**AVAILABLE RECORDS**
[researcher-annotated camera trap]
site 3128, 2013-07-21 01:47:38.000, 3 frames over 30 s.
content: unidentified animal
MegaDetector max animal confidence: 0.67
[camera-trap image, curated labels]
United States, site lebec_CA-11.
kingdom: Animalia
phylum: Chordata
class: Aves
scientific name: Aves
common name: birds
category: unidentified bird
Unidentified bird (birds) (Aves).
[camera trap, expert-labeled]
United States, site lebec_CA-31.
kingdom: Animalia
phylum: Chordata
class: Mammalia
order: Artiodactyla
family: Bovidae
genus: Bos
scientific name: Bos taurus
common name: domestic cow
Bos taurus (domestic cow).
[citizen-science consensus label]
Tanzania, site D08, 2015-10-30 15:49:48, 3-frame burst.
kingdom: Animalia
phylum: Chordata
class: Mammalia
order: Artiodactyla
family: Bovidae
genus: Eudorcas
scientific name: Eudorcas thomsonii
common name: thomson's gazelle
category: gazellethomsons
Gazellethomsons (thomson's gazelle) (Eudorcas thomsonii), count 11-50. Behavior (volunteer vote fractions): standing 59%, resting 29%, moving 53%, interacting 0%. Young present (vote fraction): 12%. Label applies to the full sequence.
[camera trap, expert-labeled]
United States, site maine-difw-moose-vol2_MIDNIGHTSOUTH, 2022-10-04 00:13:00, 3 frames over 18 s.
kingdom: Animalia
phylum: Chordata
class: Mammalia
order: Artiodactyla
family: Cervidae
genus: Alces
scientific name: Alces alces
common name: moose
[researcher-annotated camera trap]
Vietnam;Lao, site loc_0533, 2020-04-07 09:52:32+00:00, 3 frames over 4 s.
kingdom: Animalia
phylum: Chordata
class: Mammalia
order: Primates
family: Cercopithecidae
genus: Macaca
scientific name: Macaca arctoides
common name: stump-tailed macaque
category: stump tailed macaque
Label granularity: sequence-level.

**WHAT IS REQUIRED**
Return every line in the records that includes the string "States".

**SOLUTION**
United States, site lebec_CA-11.
United States, site lebec_CA-31.
United States, site maine-difw-moose-vol2_MIDNIGHTSOUTH, 2022-10-04 00:13:00, 3 frames over 18 s.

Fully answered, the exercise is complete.